Im still getting error: data type mismatch: Input schema “STRING” must be a struct, an array or a map.
My desire result is to have column dsud_answers as JSON datatype so I can flatten content of if. In this case there will be 2 records, because JSON contains 2 QuestionIds.
I managed to transform it in Pandas but cannot figure our Pyspark way to do it.
I tranformed Pyspark dataframe to Pandas dataframe and then looped through all columns.
from pyspark.sql.types import StructField, IntegerType, TimestampType, BooleanType
def batch_function (df_answers, batch_id):
df = df_answers.select("*").filter(df_bgx_answers.dsud_answers != '[]')

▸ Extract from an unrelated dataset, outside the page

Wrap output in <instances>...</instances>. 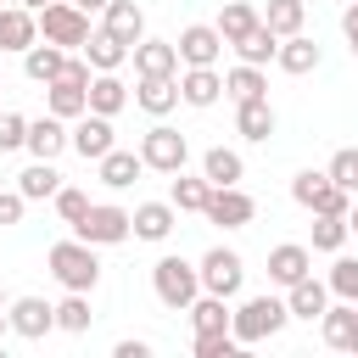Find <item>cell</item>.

.withColumn("ud_modified_date", to_timestamp(df_bgx_answers.ud_modified_date))
.drop_duplicates()
.toPandas()
df_attributes = pd.DataFrame()
df_final = pd.DataFrame()
# Loop through the data to fill the dataframe
for index in df.index:
indexId = df.dsud_id[index]
userDataId = df.dsud_user_data_id[index]
dynamicStepId = df.dsud_dynamic_step_id[index]

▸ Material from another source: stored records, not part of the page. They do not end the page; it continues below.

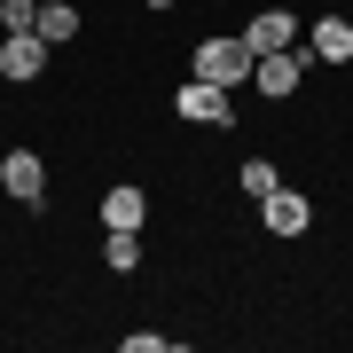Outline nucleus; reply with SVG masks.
<instances>
[{
	"label": "nucleus",
	"instance_id": "nucleus-3",
	"mask_svg": "<svg viewBox=\"0 0 353 353\" xmlns=\"http://www.w3.org/2000/svg\"><path fill=\"white\" fill-rule=\"evenodd\" d=\"M0 189L39 212V196H48V157H39V150H8V157H0Z\"/></svg>",
	"mask_w": 353,
	"mask_h": 353
},
{
	"label": "nucleus",
	"instance_id": "nucleus-12",
	"mask_svg": "<svg viewBox=\"0 0 353 353\" xmlns=\"http://www.w3.org/2000/svg\"><path fill=\"white\" fill-rule=\"evenodd\" d=\"M39 24V0H0V32H32Z\"/></svg>",
	"mask_w": 353,
	"mask_h": 353
},
{
	"label": "nucleus",
	"instance_id": "nucleus-10",
	"mask_svg": "<svg viewBox=\"0 0 353 353\" xmlns=\"http://www.w3.org/2000/svg\"><path fill=\"white\" fill-rule=\"evenodd\" d=\"M39 39H48V48H71V39H79V8H71V0H48V8H39V24H32Z\"/></svg>",
	"mask_w": 353,
	"mask_h": 353
},
{
	"label": "nucleus",
	"instance_id": "nucleus-11",
	"mask_svg": "<svg viewBox=\"0 0 353 353\" xmlns=\"http://www.w3.org/2000/svg\"><path fill=\"white\" fill-rule=\"evenodd\" d=\"M236 189H243V196L259 204L267 189H283V173H275V165H267V157H243V173H236Z\"/></svg>",
	"mask_w": 353,
	"mask_h": 353
},
{
	"label": "nucleus",
	"instance_id": "nucleus-14",
	"mask_svg": "<svg viewBox=\"0 0 353 353\" xmlns=\"http://www.w3.org/2000/svg\"><path fill=\"white\" fill-rule=\"evenodd\" d=\"M150 8H173V0H150Z\"/></svg>",
	"mask_w": 353,
	"mask_h": 353
},
{
	"label": "nucleus",
	"instance_id": "nucleus-9",
	"mask_svg": "<svg viewBox=\"0 0 353 353\" xmlns=\"http://www.w3.org/2000/svg\"><path fill=\"white\" fill-rule=\"evenodd\" d=\"M102 267L110 275H134L141 267V228H102Z\"/></svg>",
	"mask_w": 353,
	"mask_h": 353
},
{
	"label": "nucleus",
	"instance_id": "nucleus-4",
	"mask_svg": "<svg viewBox=\"0 0 353 353\" xmlns=\"http://www.w3.org/2000/svg\"><path fill=\"white\" fill-rule=\"evenodd\" d=\"M48 55H55V48H48L39 32H0V79H16V87L48 71Z\"/></svg>",
	"mask_w": 353,
	"mask_h": 353
},
{
	"label": "nucleus",
	"instance_id": "nucleus-7",
	"mask_svg": "<svg viewBox=\"0 0 353 353\" xmlns=\"http://www.w3.org/2000/svg\"><path fill=\"white\" fill-rule=\"evenodd\" d=\"M306 48H314V63H353V16H314Z\"/></svg>",
	"mask_w": 353,
	"mask_h": 353
},
{
	"label": "nucleus",
	"instance_id": "nucleus-8",
	"mask_svg": "<svg viewBox=\"0 0 353 353\" xmlns=\"http://www.w3.org/2000/svg\"><path fill=\"white\" fill-rule=\"evenodd\" d=\"M141 220H150V196H141L134 181H118V189L102 196V228H141Z\"/></svg>",
	"mask_w": 353,
	"mask_h": 353
},
{
	"label": "nucleus",
	"instance_id": "nucleus-2",
	"mask_svg": "<svg viewBox=\"0 0 353 353\" xmlns=\"http://www.w3.org/2000/svg\"><path fill=\"white\" fill-rule=\"evenodd\" d=\"M173 110L189 118V126H236V94L212 87V79H181V87H173Z\"/></svg>",
	"mask_w": 353,
	"mask_h": 353
},
{
	"label": "nucleus",
	"instance_id": "nucleus-13",
	"mask_svg": "<svg viewBox=\"0 0 353 353\" xmlns=\"http://www.w3.org/2000/svg\"><path fill=\"white\" fill-rule=\"evenodd\" d=\"M126 353H181V338H165V330H126Z\"/></svg>",
	"mask_w": 353,
	"mask_h": 353
},
{
	"label": "nucleus",
	"instance_id": "nucleus-5",
	"mask_svg": "<svg viewBox=\"0 0 353 353\" xmlns=\"http://www.w3.org/2000/svg\"><path fill=\"white\" fill-rule=\"evenodd\" d=\"M259 220H267V236H306V228H314V196L267 189V196H259Z\"/></svg>",
	"mask_w": 353,
	"mask_h": 353
},
{
	"label": "nucleus",
	"instance_id": "nucleus-6",
	"mask_svg": "<svg viewBox=\"0 0 353 353\" xmlns=\"http://www.w3.org/2000/svg\"><path fill=\"white\" fill-rule=\"evenodd\" d=\"M290 39H299V16H290V8H259L252 24H243V48H252V63H259V55H275V48H290Z\"/></svg>",
	"mask_w": 353,
	"mask_h": 353
},
{
	"label": "nucleus",
	"instance_id": "nucleus-1",
	"mask_svg": "<svg viewBox=\"0 0 353 353\" xmlns=\"http://www.w3.org/2000/svg\"><path fill=\"white\" fill-rule=\"evenodd\" d=\"M189 79H212V87H252V48H243V32H212V39H196V63Z\"/></svg>",
	"mask_w": 353,
	"mask_h": 353
}]
</instances>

languageID = df.ud_language[index]
createdDate = to_datetime(df.ud_created_date[index])
createdBy = df.ud_created_by_id[index]
modifiedDate = df.ud_modified_date[index]

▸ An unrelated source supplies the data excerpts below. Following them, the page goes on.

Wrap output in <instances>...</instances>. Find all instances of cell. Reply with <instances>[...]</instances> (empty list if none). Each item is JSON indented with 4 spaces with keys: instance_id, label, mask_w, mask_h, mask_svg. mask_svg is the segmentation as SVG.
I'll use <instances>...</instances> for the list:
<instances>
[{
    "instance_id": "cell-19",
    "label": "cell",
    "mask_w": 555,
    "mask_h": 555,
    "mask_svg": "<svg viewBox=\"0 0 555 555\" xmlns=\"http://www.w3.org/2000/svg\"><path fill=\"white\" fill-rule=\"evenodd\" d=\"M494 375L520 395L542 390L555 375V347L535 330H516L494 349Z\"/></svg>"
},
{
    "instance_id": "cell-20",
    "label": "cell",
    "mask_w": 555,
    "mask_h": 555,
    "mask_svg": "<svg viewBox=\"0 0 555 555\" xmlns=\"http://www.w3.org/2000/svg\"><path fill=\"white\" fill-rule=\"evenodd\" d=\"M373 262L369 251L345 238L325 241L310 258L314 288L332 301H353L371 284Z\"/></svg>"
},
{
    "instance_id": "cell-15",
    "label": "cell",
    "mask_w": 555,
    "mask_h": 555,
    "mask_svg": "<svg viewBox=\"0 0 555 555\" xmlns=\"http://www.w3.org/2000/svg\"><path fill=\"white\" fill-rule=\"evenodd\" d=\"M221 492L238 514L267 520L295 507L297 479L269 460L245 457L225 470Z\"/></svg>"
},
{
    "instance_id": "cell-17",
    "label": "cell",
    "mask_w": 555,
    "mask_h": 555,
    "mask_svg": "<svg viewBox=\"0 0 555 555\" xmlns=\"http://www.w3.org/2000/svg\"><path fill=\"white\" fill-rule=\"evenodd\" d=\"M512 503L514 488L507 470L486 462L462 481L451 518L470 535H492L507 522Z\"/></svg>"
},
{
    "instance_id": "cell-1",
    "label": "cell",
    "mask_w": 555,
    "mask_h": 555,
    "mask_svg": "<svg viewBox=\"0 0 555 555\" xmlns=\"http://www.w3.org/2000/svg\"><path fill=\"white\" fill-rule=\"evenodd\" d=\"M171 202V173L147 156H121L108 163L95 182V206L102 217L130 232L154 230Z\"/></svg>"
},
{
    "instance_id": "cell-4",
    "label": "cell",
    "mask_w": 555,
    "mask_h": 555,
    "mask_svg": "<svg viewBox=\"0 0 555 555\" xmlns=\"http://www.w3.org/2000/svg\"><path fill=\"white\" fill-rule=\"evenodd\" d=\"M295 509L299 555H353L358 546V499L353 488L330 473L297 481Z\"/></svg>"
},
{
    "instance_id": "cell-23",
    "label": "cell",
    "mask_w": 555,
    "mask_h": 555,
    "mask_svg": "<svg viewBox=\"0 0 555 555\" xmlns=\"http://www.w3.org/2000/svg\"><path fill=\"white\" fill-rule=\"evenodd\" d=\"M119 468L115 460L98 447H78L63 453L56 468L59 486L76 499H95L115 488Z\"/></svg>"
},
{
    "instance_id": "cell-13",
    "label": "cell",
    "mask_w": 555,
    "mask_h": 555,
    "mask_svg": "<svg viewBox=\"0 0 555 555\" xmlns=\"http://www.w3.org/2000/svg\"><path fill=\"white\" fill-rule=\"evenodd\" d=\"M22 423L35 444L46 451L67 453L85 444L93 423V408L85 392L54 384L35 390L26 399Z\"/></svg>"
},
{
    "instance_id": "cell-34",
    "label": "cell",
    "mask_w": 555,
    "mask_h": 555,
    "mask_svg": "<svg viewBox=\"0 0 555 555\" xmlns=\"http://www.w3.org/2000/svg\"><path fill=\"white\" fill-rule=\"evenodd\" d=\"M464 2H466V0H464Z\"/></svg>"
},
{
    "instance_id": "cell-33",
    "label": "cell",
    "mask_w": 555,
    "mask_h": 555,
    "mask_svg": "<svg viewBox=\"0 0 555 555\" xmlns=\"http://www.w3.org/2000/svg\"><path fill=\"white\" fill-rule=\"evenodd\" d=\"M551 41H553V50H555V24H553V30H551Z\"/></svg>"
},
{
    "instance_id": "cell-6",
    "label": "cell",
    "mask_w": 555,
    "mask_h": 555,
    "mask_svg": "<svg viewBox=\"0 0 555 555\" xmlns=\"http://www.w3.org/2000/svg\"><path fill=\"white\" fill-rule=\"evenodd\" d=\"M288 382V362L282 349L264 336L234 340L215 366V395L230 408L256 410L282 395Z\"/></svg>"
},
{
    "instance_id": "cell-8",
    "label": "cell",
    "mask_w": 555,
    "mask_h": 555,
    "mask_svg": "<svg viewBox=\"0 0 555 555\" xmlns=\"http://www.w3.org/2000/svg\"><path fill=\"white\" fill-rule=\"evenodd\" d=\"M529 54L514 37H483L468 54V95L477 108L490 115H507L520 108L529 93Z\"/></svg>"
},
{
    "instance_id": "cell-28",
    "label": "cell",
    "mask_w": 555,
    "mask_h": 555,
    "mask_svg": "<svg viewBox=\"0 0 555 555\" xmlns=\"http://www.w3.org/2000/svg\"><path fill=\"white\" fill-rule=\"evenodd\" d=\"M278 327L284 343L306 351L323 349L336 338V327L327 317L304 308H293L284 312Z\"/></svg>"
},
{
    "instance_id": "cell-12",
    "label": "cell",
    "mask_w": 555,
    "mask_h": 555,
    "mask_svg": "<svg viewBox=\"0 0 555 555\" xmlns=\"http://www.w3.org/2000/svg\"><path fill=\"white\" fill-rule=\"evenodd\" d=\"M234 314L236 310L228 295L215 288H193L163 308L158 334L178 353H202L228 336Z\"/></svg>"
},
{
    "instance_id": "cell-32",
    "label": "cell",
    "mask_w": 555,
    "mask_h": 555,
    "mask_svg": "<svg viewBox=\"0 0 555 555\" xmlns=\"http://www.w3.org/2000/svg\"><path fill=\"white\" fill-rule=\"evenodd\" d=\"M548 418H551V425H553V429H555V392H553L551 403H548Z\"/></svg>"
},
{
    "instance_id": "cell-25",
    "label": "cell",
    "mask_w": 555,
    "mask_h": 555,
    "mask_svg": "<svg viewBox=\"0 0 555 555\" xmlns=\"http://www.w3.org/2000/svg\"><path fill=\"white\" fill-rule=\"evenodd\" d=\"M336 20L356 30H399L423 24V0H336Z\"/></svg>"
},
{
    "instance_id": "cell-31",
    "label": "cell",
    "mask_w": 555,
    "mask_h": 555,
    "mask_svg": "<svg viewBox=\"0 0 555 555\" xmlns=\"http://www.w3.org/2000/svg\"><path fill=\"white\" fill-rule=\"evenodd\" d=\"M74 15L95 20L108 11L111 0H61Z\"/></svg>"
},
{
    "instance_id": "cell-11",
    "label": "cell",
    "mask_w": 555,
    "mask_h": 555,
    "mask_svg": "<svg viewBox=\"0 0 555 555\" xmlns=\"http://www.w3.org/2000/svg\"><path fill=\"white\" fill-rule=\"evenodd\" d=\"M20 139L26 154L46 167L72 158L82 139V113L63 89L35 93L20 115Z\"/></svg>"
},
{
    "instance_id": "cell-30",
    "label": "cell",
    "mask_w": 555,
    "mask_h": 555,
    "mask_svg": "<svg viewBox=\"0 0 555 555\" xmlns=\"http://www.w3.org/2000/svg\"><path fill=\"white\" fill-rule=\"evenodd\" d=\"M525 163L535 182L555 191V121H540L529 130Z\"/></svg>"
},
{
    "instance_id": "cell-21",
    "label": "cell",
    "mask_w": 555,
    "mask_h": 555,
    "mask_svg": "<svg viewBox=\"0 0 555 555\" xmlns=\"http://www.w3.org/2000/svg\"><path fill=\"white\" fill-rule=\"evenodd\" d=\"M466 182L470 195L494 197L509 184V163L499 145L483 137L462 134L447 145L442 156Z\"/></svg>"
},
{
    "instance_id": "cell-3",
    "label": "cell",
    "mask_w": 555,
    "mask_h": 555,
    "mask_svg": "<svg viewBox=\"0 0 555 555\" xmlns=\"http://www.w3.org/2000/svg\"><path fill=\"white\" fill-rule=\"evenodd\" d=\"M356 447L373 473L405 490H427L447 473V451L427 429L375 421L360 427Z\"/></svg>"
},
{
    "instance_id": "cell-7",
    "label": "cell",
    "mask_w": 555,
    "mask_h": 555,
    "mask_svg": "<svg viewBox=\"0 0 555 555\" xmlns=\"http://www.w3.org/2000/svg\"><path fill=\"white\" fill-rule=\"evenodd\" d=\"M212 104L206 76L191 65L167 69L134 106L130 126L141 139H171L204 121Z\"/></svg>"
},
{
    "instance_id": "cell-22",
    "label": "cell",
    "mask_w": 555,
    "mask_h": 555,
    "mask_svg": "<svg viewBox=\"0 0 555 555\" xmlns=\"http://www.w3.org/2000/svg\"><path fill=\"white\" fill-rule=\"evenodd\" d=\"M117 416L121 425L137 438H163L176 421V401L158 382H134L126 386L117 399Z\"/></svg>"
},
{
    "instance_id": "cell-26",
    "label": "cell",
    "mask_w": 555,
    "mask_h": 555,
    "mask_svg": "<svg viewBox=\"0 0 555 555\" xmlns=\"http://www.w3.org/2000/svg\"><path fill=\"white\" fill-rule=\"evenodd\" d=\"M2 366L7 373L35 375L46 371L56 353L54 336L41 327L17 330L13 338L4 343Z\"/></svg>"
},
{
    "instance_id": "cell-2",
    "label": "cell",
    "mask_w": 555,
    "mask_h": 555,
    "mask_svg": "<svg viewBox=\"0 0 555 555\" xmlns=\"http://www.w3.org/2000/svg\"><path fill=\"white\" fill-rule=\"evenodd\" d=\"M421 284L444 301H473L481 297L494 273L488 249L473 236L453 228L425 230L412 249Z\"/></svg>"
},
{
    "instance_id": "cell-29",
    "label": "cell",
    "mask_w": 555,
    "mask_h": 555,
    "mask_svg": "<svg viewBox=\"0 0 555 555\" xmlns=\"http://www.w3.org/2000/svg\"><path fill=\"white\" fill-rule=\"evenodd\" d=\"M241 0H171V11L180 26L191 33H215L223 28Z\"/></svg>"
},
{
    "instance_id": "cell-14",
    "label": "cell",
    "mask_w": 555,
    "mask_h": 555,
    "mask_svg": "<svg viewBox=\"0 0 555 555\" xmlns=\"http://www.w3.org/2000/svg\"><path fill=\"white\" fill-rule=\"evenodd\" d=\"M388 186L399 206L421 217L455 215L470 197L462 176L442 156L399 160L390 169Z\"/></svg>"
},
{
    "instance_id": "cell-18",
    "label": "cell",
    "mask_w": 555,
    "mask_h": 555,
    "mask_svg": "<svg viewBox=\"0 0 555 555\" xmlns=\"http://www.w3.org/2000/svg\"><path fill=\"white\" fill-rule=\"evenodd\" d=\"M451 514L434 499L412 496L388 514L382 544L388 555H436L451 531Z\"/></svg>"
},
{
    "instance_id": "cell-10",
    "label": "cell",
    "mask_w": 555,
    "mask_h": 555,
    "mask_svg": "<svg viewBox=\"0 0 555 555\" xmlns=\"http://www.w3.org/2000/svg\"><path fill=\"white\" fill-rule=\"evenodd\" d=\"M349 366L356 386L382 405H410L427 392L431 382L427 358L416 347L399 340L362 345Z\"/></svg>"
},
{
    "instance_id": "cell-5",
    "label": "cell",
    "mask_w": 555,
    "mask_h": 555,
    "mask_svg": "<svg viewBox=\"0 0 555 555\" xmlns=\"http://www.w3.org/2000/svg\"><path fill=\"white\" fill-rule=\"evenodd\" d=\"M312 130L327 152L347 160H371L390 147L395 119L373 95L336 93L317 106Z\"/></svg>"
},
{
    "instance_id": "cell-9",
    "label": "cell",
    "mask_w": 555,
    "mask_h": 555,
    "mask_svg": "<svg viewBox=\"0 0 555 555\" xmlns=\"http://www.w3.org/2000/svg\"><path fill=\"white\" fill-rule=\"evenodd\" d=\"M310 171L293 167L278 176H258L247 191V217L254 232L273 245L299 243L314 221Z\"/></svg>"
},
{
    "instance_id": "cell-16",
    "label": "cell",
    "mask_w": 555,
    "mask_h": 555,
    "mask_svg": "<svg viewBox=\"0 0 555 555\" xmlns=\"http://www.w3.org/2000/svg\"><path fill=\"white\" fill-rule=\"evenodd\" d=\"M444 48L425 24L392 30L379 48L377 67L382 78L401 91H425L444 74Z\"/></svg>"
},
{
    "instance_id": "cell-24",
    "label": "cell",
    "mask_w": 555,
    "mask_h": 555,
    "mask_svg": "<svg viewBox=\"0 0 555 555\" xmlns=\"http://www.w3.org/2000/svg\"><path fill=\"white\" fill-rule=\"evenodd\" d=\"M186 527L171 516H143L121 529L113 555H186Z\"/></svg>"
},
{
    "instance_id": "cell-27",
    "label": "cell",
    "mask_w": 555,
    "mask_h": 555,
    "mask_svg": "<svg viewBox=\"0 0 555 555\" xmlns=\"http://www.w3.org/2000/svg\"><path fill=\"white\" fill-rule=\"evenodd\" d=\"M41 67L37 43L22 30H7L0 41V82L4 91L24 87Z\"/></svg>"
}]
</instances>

email = df.user_email[index]
workflowId = df.ud_standard_workflow_id[index]
uid = df.user_uid[index]
completed = df.wrn_is_completed[index]
agreed = df.wrn_is_agreed[index]
flow_name = df.wf_name[index]
row_json = json.loads(df.dsud_answers[index])
normalized_row = pd.json_normalize(row_json)
df_attributes = pd.concat([df_attributes, normalized_row], ignore_index=True)
df_attributes['dsud_user_data_id'] = userDataId
df_attributes['dsud_id'] = indexId
df_attributes['dsud_dynamic_step_id'] = dynamicStepId
df_attributes['ud_language'] = languageID
df_attributes['ud_created_date'] = createdDate
df_attributes['ud_created_by_id'] = createdBy
df_attributes['ud_modified_date'] = modifiedDate
df_attributes['user_email'] = email
df_attributes['ud_standard_workflow_id'] = workflowId
df_attributes['user_uid'] = uid
df_attributes['wrn_is_completed'] = completed
df_attributes['wrn_is_agreed'] = agreed
df_attributes['wf_name'] = flow_name
df_attributes = df_attributes.reset_index(drop=True)
df_final = pd.concat([df_final, df_attributes])
df_answers = spark.createDataFrame(df_final)
df_answers.write.mode("append").format("delta").saveAsTable("final_table")